**Text**.
## Start

The purpose of this study was to survey African American College students' perceptions of racial preferences and Affirmative Action in making admissions decisions at a predominantly White university. 422 questionnaires were sent out to African American College students at a large, urban, public, comprehensive research university in the southern region of the United States. 400 questionnaires were completed for a response rate of 95%. The data revealed that a majority of the respondents felt that race preferences should be used in making admission decisions at predominantly White colleges and universities. More significantly, 315 (79%) and 85 (21%) of all the respondents strongly agreed or agreed that Affirmative Action should continue as part of admissions decisions.
Affirmative Action is a phrase that has its roots in centuries of old English administrative practice to ensure justice for all (Skrentny, 1996). According to Skrentny, the English (British) administration, as the king at the time saw it, was favoring just a section of the masses and others who were equally contributing to the up keep of the king. Engelbert Ssekasozi (1999) who affirms this historical argument says the people in the empire began to complain to their immediate supervisors and the core of the British (Empire) administration got wind of the injustices. However, both authors failed to give in-depth analysis of this historical argument.

## End

**Given records**.
## Start

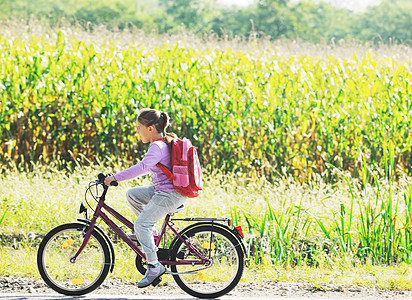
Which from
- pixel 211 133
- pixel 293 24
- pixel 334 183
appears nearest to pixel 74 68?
pixel 211 133

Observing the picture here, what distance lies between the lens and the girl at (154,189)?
4426mm

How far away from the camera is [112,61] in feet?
31.9

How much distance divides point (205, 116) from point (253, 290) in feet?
15.5

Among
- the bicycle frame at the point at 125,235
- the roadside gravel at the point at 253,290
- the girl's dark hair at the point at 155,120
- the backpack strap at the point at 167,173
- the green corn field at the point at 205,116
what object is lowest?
the roadside gravel at the point at 253,290

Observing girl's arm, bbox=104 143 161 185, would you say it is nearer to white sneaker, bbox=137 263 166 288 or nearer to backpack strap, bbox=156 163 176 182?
backpack strap, bbox=156 163 176 182

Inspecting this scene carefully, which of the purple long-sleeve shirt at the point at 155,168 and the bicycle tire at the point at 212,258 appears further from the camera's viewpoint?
the bicycle tire at the point at 212,258

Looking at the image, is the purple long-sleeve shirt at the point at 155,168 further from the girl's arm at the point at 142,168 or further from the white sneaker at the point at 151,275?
the white sneaker at the point at 151,275

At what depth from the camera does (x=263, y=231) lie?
5664 mm

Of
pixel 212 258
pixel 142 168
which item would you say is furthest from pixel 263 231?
pixel 142 168

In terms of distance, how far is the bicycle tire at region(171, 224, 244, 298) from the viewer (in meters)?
4.58

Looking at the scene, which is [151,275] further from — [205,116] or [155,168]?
[205,116]

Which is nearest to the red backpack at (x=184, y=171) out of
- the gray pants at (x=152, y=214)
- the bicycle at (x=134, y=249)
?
the gray pants at (x=152, y=214)

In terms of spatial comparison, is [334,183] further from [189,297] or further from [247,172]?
[189,297]

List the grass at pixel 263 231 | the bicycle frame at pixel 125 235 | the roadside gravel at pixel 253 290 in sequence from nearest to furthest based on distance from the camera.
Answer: the bicycle frame at pixel 125 235 < the roadside gravel at pixel 253 290 < the grass at pixel 263 231
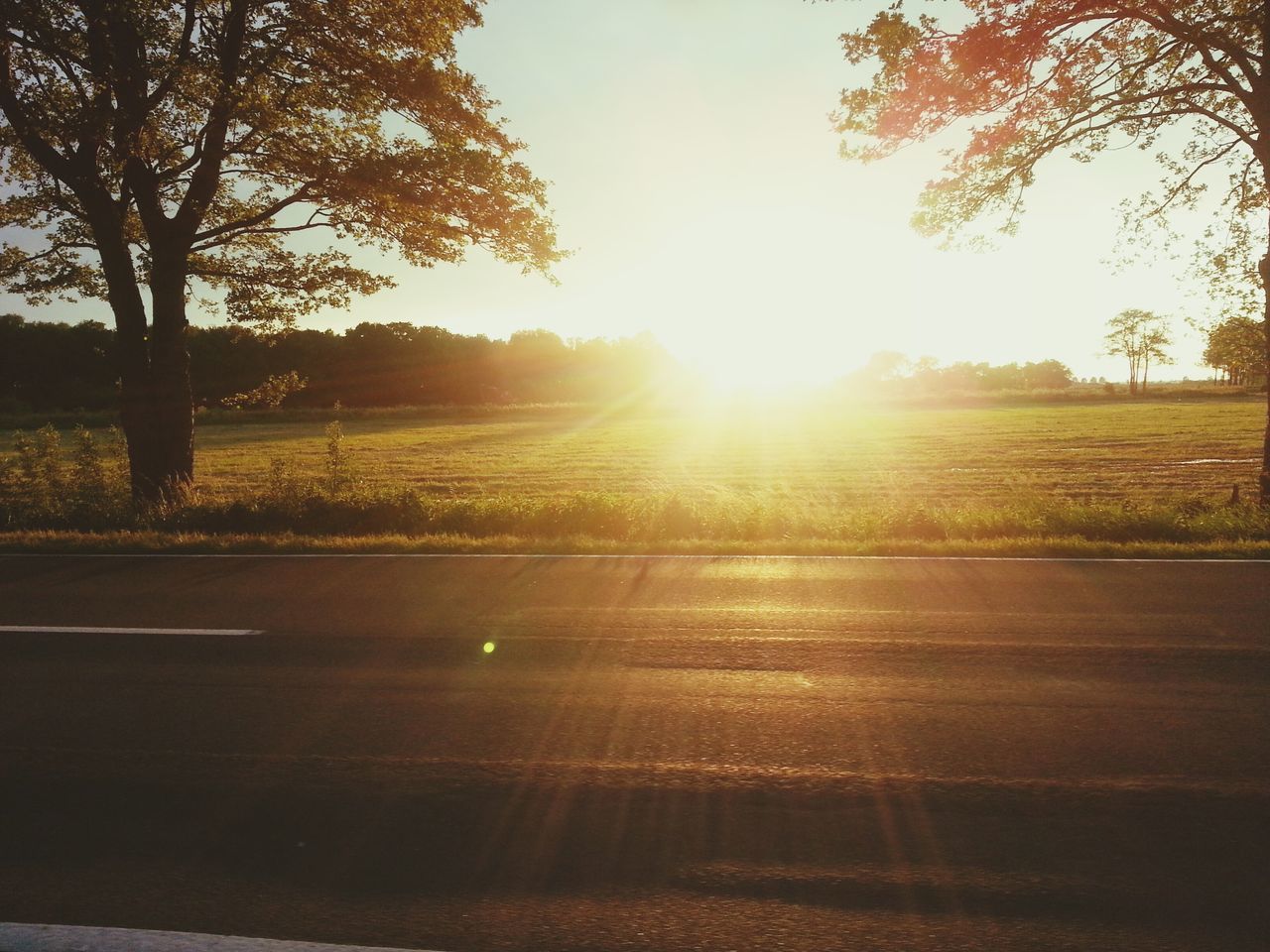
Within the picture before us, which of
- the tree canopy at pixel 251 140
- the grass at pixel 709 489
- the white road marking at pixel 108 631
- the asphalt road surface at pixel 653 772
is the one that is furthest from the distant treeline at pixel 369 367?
the asphalt road surface at pixel 653 772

## End

**Required actions**.
[1] Answer these about the Affirmative Action text:
(a) How many questionnaires were sent out?
(b) What response rate does the study report?
(c) Which author, cited with the year 1999, affirms the historical argument?
[2] Please copy word for word the part of the Affirmative Action text between "Affirmative Action is" and "this historical argument.", inclusive.

**Completed exercise**.
[1]
(a) 422
(b) 95%
(c) Engelbert Ssekasozi

[2]
Affirmative Action is a phrase that has its roots in centuries of old English administrative practice to ensure justice for all (Skrentny, 1996). According to Skrentny, the English (British) administration, as the king at the time saw it, was favoring just a section of the masses and others who were equally contributing to the up keep of the king. Engelbert Ssekasozi (1999) who affirms this historical argument says the people in the empire began to complain to their immediate supervisors and the core of the British (Empire) administration got wind of the injustices. However, both authors failed to give in-depth analysis of this historical argument.